#### Görev maddesi 1:
Karikatür saldırısını ele alan metinde "Fransa olayları tüm" sözleriyle başlayıp "ve kışkırtıcı davransın..." sözlerine kadar uzanan bölümü hiçbir değişiklik yapmadan yazın.
#### Görev maddesi 2:
Karikatür saldırısı ve ifade özgürlüğü üzerine yazılmış metni, son cümlesinden sonra kendi sözlerinizle sürdürün.

#### Metin bloğu:

Fransa olayları tüm bunların vitrini oldu kuşkusuz...Sanatın masumiyetle zekayı birleştiren en popüler türlerinin başında gelenine, karikatür ve onun temsil ettiği mizaha yapılan amansız suikast, uygar dünyanın büyük bölümünü biraraya getirdi. Özellikle o yürüyüş, sonradan çok farklı ve çelişkili biçimlerde yorumlansa da, yapıldığı anda çok önemliydi. Biraraya gelmesi mümkün olmayan liderleri ve kurumları birleştirdiği için...Şimdi ister Netanyahu hangi hakla oradaydı densin, ister John Kerry’nin kişiliğinde ABD yokluğu için geç kalmış bir özür dilesin, isterse Davutoğlu oraya katılışını inkar eder biçimde hoşgörüsüz ve kışkırtıcı davransın...
Ve isterse dünyada gerçek inanç sahiplerini temsil eden lider din adamları, Papa’dan sayın Fethullah Gülen’e, o karikatürleri eleştirmede ve özgürlüklerin sınırlarını çizmede birleşsin...O fotoğraf hep orada, öyle kalacak...
O karikatürleri kendi adıma ben de onaylamadım. Dine ve inananlara olan büyük saygım nedeniyle...Ama onların çizilmesine de, alınıp kullanılmasına da karşı çıkamam, çıkmıyorum. Çünkü özgürlük kavramı bir bütündür, bir yanını alıp öbür yanını yasaklamak kolay değildir. Dine hakaret deniyor. Ama ben ve benim gibi bakanlar, o karikatürlerde bir hakaret bulmadık. Çizdiği kapaktan sonra gözyaşlarına boğulan o genç adamın tüm ruh masumiyetini taşıyordu onlar...Ve sonuç olarak görmesini bilen için, ne İslam’a, ne de herhangi bir dine hiç inanmayanların elinden çıkmış bile olsa, inanç denen şeye ve de İslam dinine o eli kanlı katillerden daha çok hizmet ediyordu. En azından, onların ettiği kötülüğü etmiyordu.

#### Kaynak malzeme:

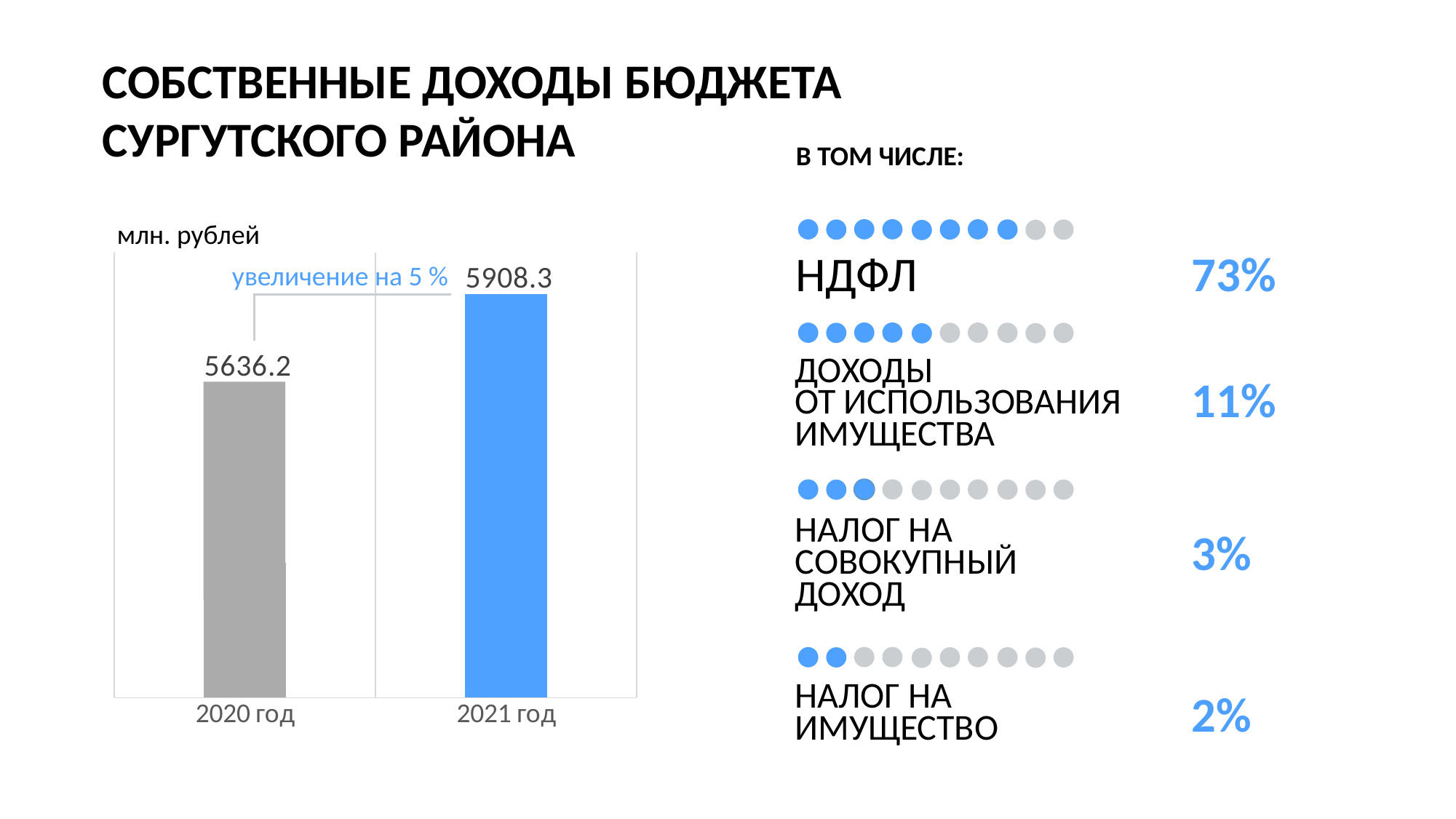
What is the difference between the 2021 год and 2020 год values in the bar chart? 272.1 Do the values in the bar chart rise or fall from 2020 год to 2021 год? rise In the breakdown on the right of the slide, what share is shown for НДФЛ? 73% Is the value for 2021 год larger or smaller than the value for 2020 год? larger How many bars are shown in the bar chart? 2 What is the value for 2021 год in the bar chart? 5908.3 What kind of chart is shown on the left of the slide? bar chart What is the value for 2020 год in the bar chart? 5636.2 Which year has the lower value in the bar chart? 2020 год What unit is indicated for the values in the bar chart? млн. рублей Which year has the higher value in the bar chart? 2021 год What percentage increase is annotated between the two bars in the bar chart? 5 %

#### Beklenen yanıt 1:
Fransa olayları tüm bunların vitrini oldu kuşkusuz...Sanatın masumiyetle zekayı birleştiren en popüler türlerinin başında gelenine, karikatür ve onun temsil ettiği mizaha yapılan amansız suikast, uygar dünyanın büyük bölümünü biraraya getirdi. Özellikle o yürüyüş, sonradan çok farklı ve çelişkili biçimlerde yorumlansa da, yapıldığı anda çok önemliydi. Biraraya gelmesi mümkün olmayan liderleri ve kurumları birleştirdiği için...Şimdi ister Netanyahu hangi hakla oradaydı densin, ister John Kerry’nin kişiliğinde ABD yokluğu için geç kalmış bir özür dilesin, isterse Davutoğlu oraya katılışını inkar eder biçimde hoşgörüsüz ve kışkırtıcı davransın...

#### Beklenen yanıt 2:
Ama o çizgileri onaylamasam da, örneğin onları basan Cumhuriyet gazetesini de eleştirmem, Tersine, cesaretlerini takdir ederim. Paris’in göbeğinde 12 kişiyi öldüren bir terör çetesi sınır filan tanımadan tüm ülkeleri dolaşırken, bunu yapmak cesaret isterdi. Bunu yapanlar elbette camide müslümanlarla birlikte halıya çömelen Alman cumhurbaşkanı, “Ben şansölye olarak Almanya’daki Müslümanları korumam altına alıyorum” diyen Angela Merkel, “Müslüman karşıdı eylemler ciddi biçimde cezalandırılmalıdır” diyen François Hollande gibi sorumlu devlet adamlarıyla ayni fikir yapısı içindeydiler.
Ve de aslında o karikatürlere elbette karşı olan, olması da gereken ZAMAN gazetesi de “Kutsala saygı ve basın özgürlüğü” yazısında, Cumhuriyet’e bu vesileyle yapılan baskıyı eleştirdi. (15 Ocak). Mutlaka basın tarihimize geçecek bir yazı..
Peki, ya bizim sorumlu büyüklerimiz ne yaptılar? Devletin tepesinde oturan ve her gün, devleti oluşturan bir başka kurumla hesaplaşma içinde olan zat, Anayasa Mahkemesi, Danıştay, Yargıtay, TÜSİAD vb. kurumlar sanki Türkiye’nin değil de faraza İsveç’in ya da İsrail’in kurumlarıymış gibi her gün birine haddini bildiren o büyük siyaset adamı, bu kez Cumhuriyet’i açıkça hedef gösterdi. Ardından ayni şeyi başbakan yaveri de yaptı. Buyrun burdan yakın!...Acaba Cumhuriyet ve Cumhuriyetçilere birşey olursa, yasal sorumlulukları olmayacak mı?
Şu politik hengame içinde, sanatçılarımızı unutmayalım!...Son tahlilde sanat her durumda koşup sığınacağımız son limandır çünkü!...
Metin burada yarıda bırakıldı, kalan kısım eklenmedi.